Sept. 24, 2008
|In an effort to highlight good sportsmanship around the conference, every two weeks, theACC.com will highlight a specific example of sportsmanship from a different school. This week, Caitlin Augustin, a rower from Miami, talks about sportsmanship at the 'U' and how several former student-athletes have taken lessons learned on the field to far corners of the world.
"We are the 'U' and each team supports the other: from attendance at games, meets, races and regattas to peer mentoring where upperclassmen advise and support incoming students."
On Monday night, here at the 'U' we had our first group student-athlete meeting. Our new AD Kirby Hocutt started the evening on a theme of camaraderie and sportsmanship. What he stressed was not just our athletic successes (Go 'Canes!) but the successes off the field. Football Coach Randy Shannon quickly picked up on this theme, and introduced the concept of a Hecht Center family-a team-first mentality that unites all Hurricanes in victory and defeat, sportsmanship that encourages each athlete to pick each other up and continue striving towards total success.
At Miami, sportsmanship is ingrained. We are the 'U' and each team supports the other: from attendance at games, meets, races and regattas to peer mentoring where upperclassmen advise and support incoming students. We are a unique family-we are one of a few schools where all teams share the same weight room; each athlete studies in the same computer lab; and each coach and administrator makes a point to know the athletes from all different parts of the department. With this, we have built a system of respect and trust that allows every member of our athletic family to encourage work ethic, discipline, and rising to the challenge.

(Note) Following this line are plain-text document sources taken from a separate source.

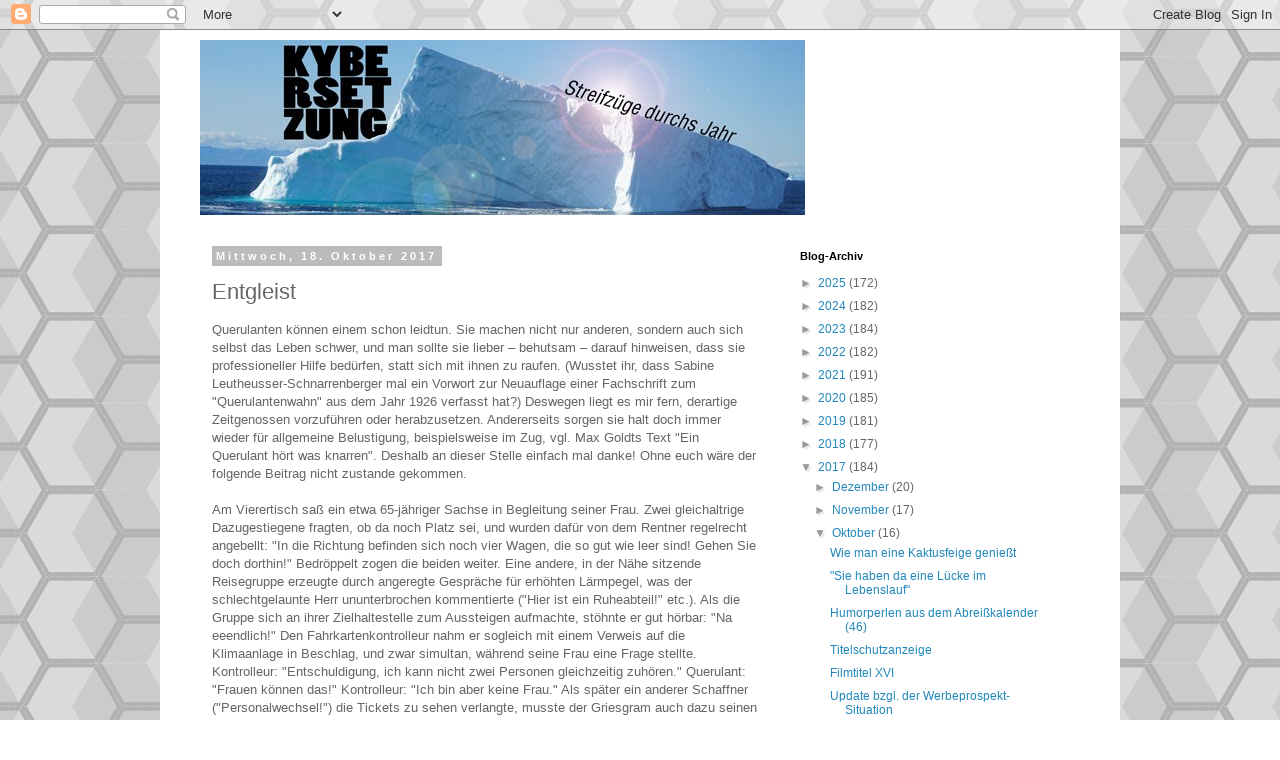

--- FILE ---
content_type: text/plain
request_url: https://www.google-analytics.com/j/collect?v=1&_v=j102&a=2023150722&t=pageview&_s=1&dl=http%3A%2F%2Fwww.kybersetzung.net%2F2017%2F10%2Fentgleist.html&ul=en-us%40posix&dt=Kybersetzung.%20Streifz%C3%BCge%20durchs%20Jahr%3A%20Entgleist&sr=1280x720&vp=1280x720&_u=IEBAAEABAAAAACAAI~&jid=625483847&gjid=672506091&cid=1330019114.1765849084&tid=UA-44335462-1&_gid=1987626232.1765849084&_r=1&_slc=1&z=281000499
body_size: -450
content:
2,cG-40PCREB924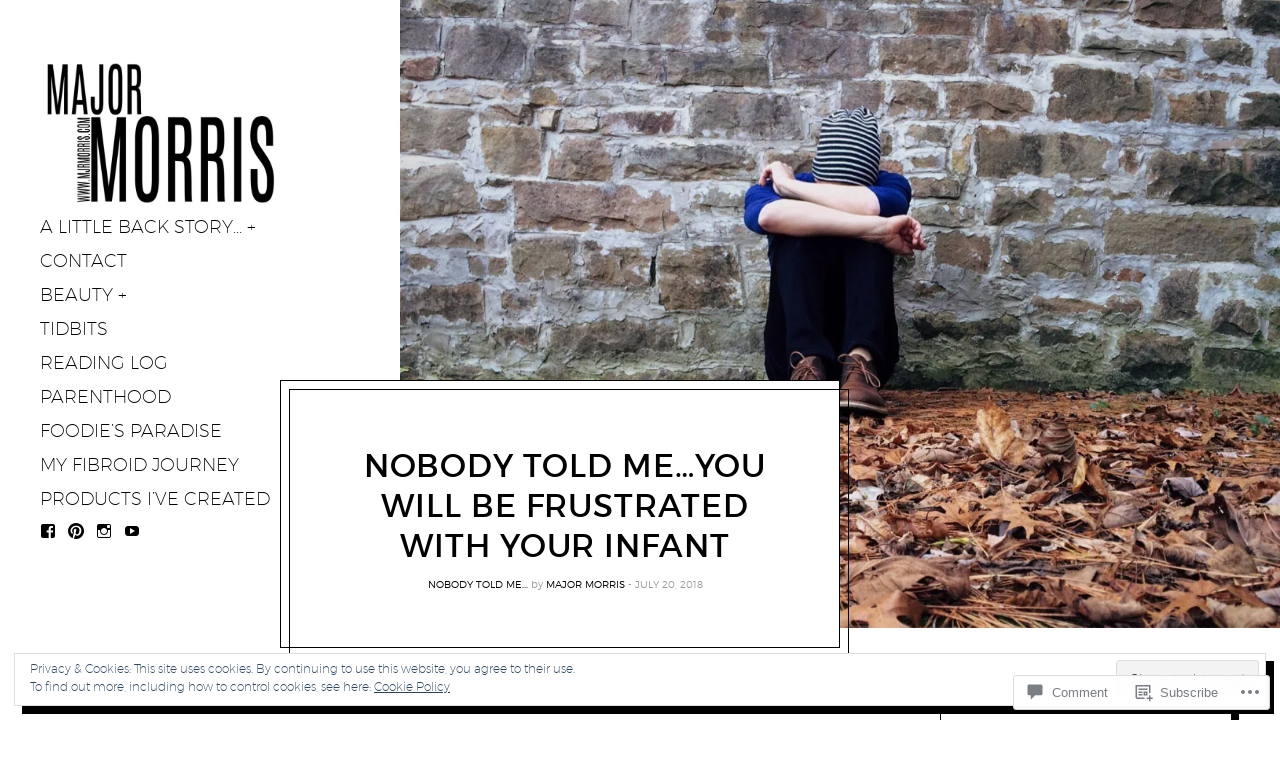

--- FILE ---
content_type: text/css;charset=utf-8
request_url: https://s0.wp.com/?custom-css=1&csblog=6FGXF&cscache=6&csrev=31
body_size: -39
content:
a[title="Create a website or blog at WordPress.com"]:after{content:"Copyright © 2015 - Present. All Rights Reserved.";margin-left:1em}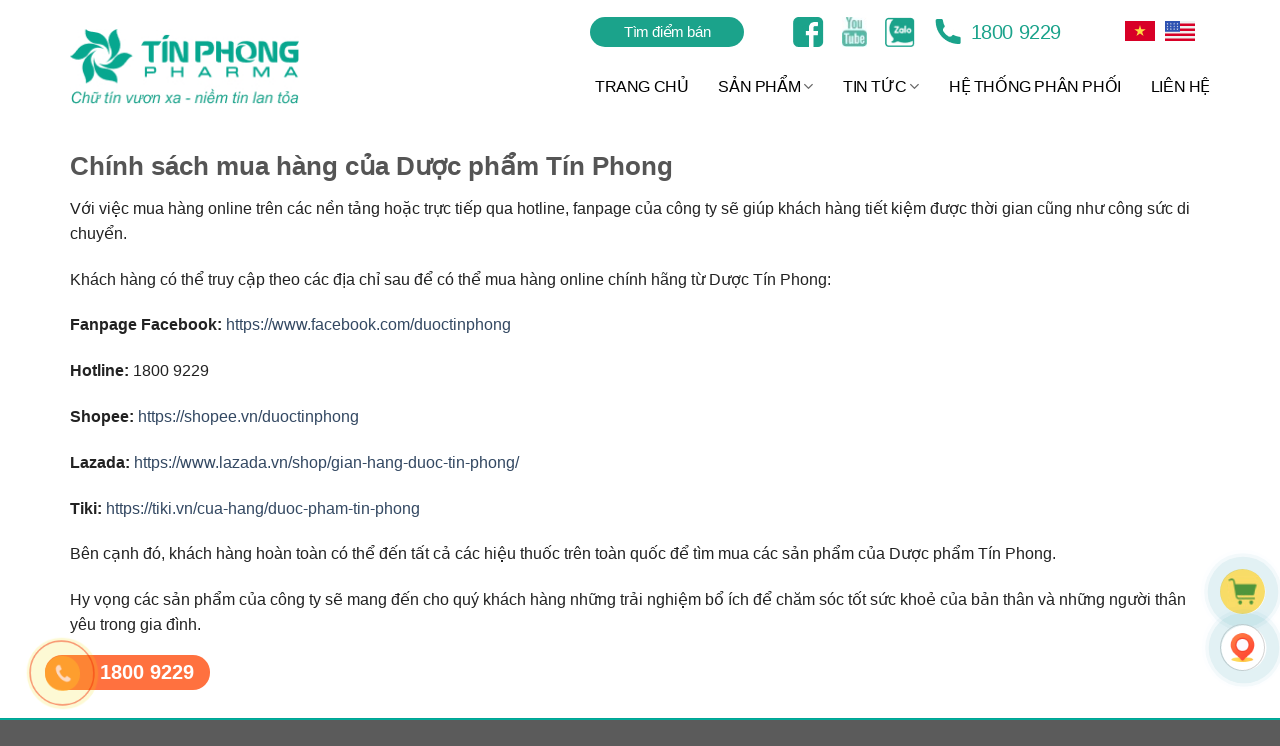

--- FILE ---
content_type: text/plain
request_url: https://www.google-analytics.com/j/collect?v=1&_v=j102&a=1632509249&t=pageview&_s=1&dl=https%3A%2F%2Fduoctinphong.com%2Fchinh-sach-mua-hang%2F&ul=en-us%40posix&dt=Ch%C3%ADnh%20s%C3%A1ch%20mua%20h%C3%A0ng%20-%20C%C3%B4ng%20ty%20c%E1%BB%95%20ph%E1%BA%A7n%20D%C6%B0%E1%BB%A3c%20ph%E1%BA%A9m%20T%C3%ADn%20Phong.&sr=1280x720&vp=1280x720&_u=YADAAEABAAAAACAAI~&jid=75959145&gjid=2129533749&cid=970479395.1768545992&tid=UA-196743899-11&_gid=1608696343.1768545993&_r=1&_slc=1&gtm=45He61e1n81KJ293DJv866686718za200zd866686718&gcd=13l3l3l3l1l1&dma=0&tag_exp=103116026~103200004~104527906~104528501~104684208~104684211~105391252~115495939~115938465~115938468~117041587&z=202546187
body_size: -566
content:
2,cG-TXGX6KWLLS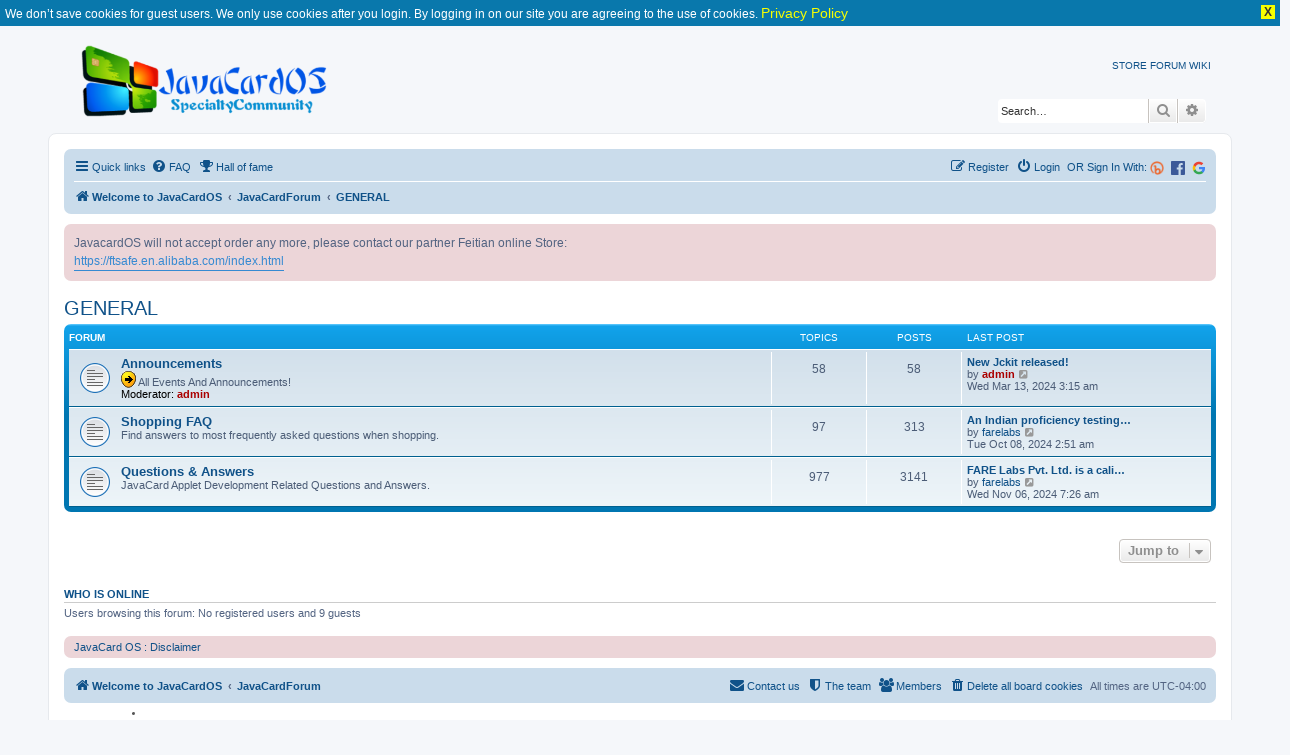

--- FILE ---
content_type: text/css
request_url: https://www.javacardos.com/javacardforum/ext/forumpromotion/caramel/styles/prosilver/theme/caramel.css?assets_version=193
body_size: 82
content:
.tip-icon:before {
	background-image: url("./images/tip_icon.png");
}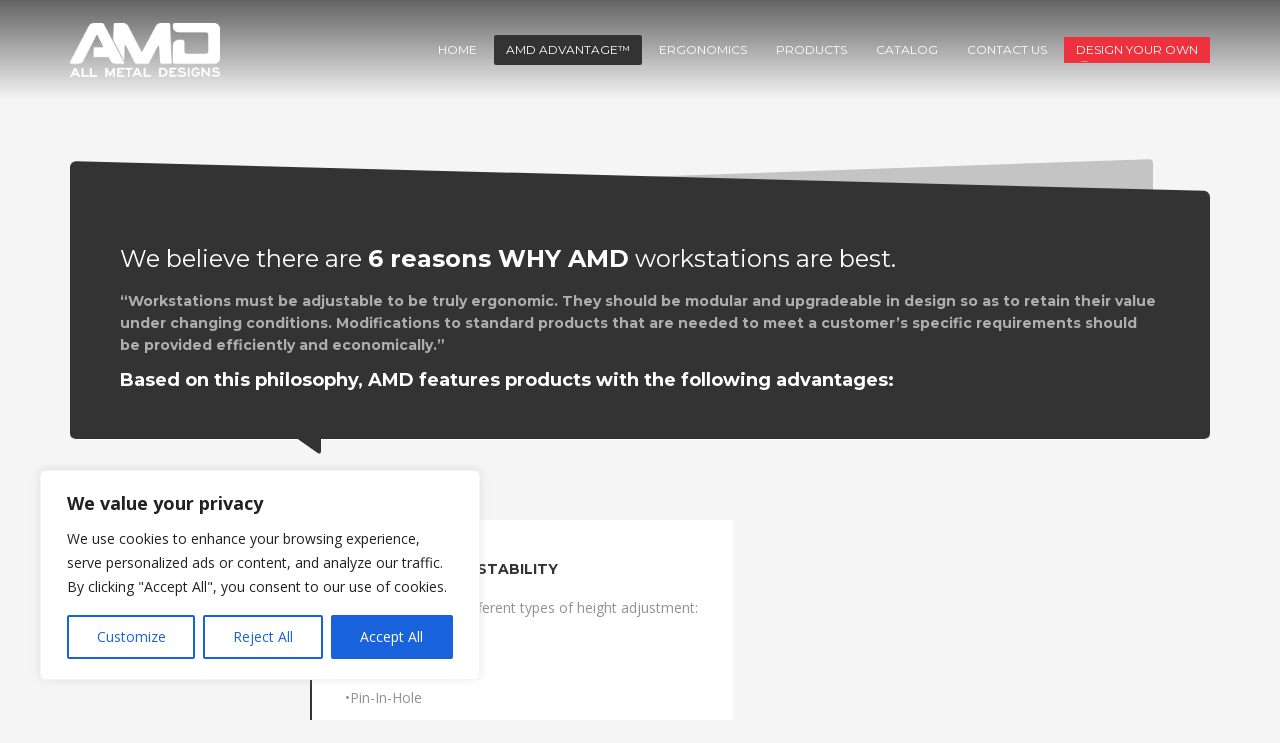

--- FILE ---
content_type: text/css
request_url: https://allmetal.com/wp-content/themes/allmetaldesigns/style.css?ver=4.18.1
body_size: -40
content:
/*
Theme Name:     All Metal Designs
Theme URI:      https://allmetal.com/
Description:    Child theme for the Kallyas theme
Author:         Craig Tommola
Author URI:     https://www.linkedin.com/in/craigtommola/
Template:       kallyas
Version:        1.0
Tags: dark, light, left-sidebar, right-sidebar, fluid-layout, custom-background, custom-colors, custom-header, custom-menu, editor-style, full-width-template, theme-options, translation-ready
Text Domain:  zn_framework
*/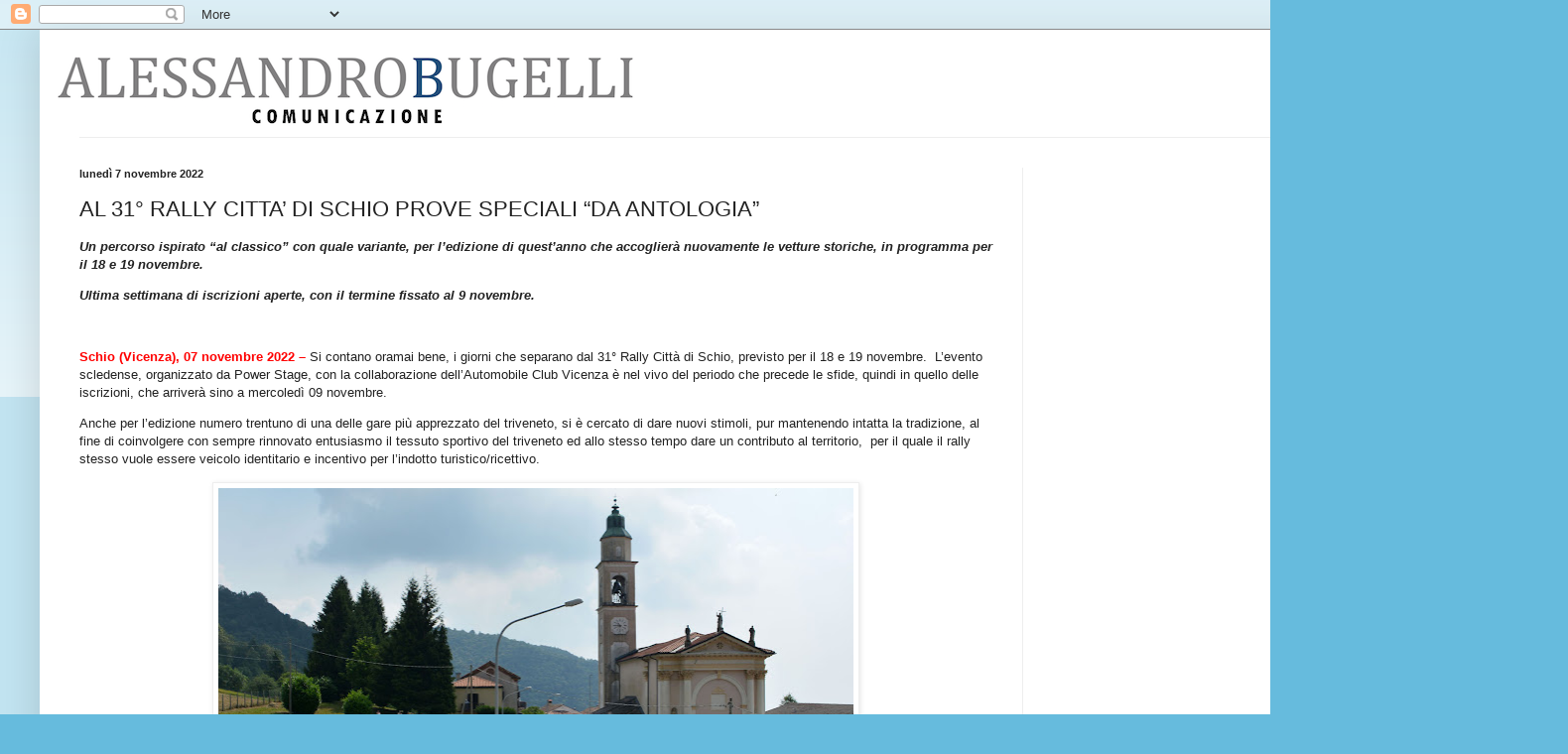

--- FILE ---
content_type: text/html; charset=utf-8
request_url: https://www.google.com/recaptcha/api2/aframe
body_size: 267
content:
<!DOCTYPE HTML><html><head><meta http-equiv="content-type" content="text/html; charset=UTF-8"></head><body><script nonce="YvP26QMRu_N-U1OStNrG2g">/** Anti-fraud and anti-abuse applications only. See google.com/recaptcha */ try{var clients={'sodar':'https://pagead2.googlesyndication.com/pagead/sodar?'};window.addEventListener("message",function(a){try{if(a.source===window.parent){var b=JSON.parse(a.data);var c=clients[b['id']];if(c){var d=document.createElement('img');d.src=c+b['params']+'&rc='+(localStorage.getItem("rc::a")?sessionStorage.getItem("rc::b"):"");window.document.body.appendChild(d);sessionStorage.setItem("rc::e",parseInt(sessionStorage.getItem("rc::e")||0)+1);localStorage.setItem("rc::h",'1768357658800');}}}catch(b){}});window.parent.postMessage("_grecaptcha_ready", "*");}catch(b){}</script></body></html>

Sportsmanship can be viewed traditionally. It is exhibited from childhood athletics to the Olympics. As youth soccer players we shook hands with the other team at the end of games; in high school basketball we high-fived our opponents once the points were tallied. As collegiate rowers, we yell 'good race!' to our competition once all boats have crossed the finish line. But this is only one component of sportsmanship. It might be easier to demonstrate sportsmanship within an institute, or opponents at the end of a single competition, but it is inspiring to watch is how athletes carry sportsmanship into the ACC, the NCAA, and into everyday life.
Sportsmanship is a sign of respect to that is born of sport but rises above it. One of the best examples I've seen was how the entire Atlantic Coast Conference rallied around Virginia Tech when shootings occurred in 2007. UVA cast aside a decades-long rivalry with an outpouring of donations and support-including a banner signed by all the student-athletes. University of Miami donated the proceeds from that April baseball game toward the Hokie Relief Fund. The entire ACC commemorated the event by wearing a black rectangle on their jerseys for the 2007-08 season. It was a time to put aside rivalries and support the ACC , not individual schools.
In the ACC we cheer for the conference; we cheer for the athletes who make it to the NCAA competition or into the Olympics. We assist each other in tragedy and celebrate in the successes; and this is another aspect of sportsmanship.
Sportsmanship is a character attribute that stays with an athlete. It is an ethos of commitment to selflessness, a team-first mentality. It is exhibited through work ethic and respect. While it is expected that athletes demonstrate sportsmanship while in uniform, it is a testament to the person who carries it outside of competition.
University of Miami is home to exceptional sportsmen and women, and I have had the honor to wear the Hurricane colors alongside them. Each athlete exhibits sportsmanship in his/her own way-and once they have graduated and become alumni of our fine athletic programs, the teachings and credo of sportsmanship remains with them.
Billy Bludgus, class of 2005 was an All-American cross country runner for the University of Miami. As a sportsman, he lead his team during four years at the university, he was an officer of our SAAC and was involved at the ACC level. After graduation, he carried this commitment to hard work and selflessness into a two-year teaching program in Tanzania.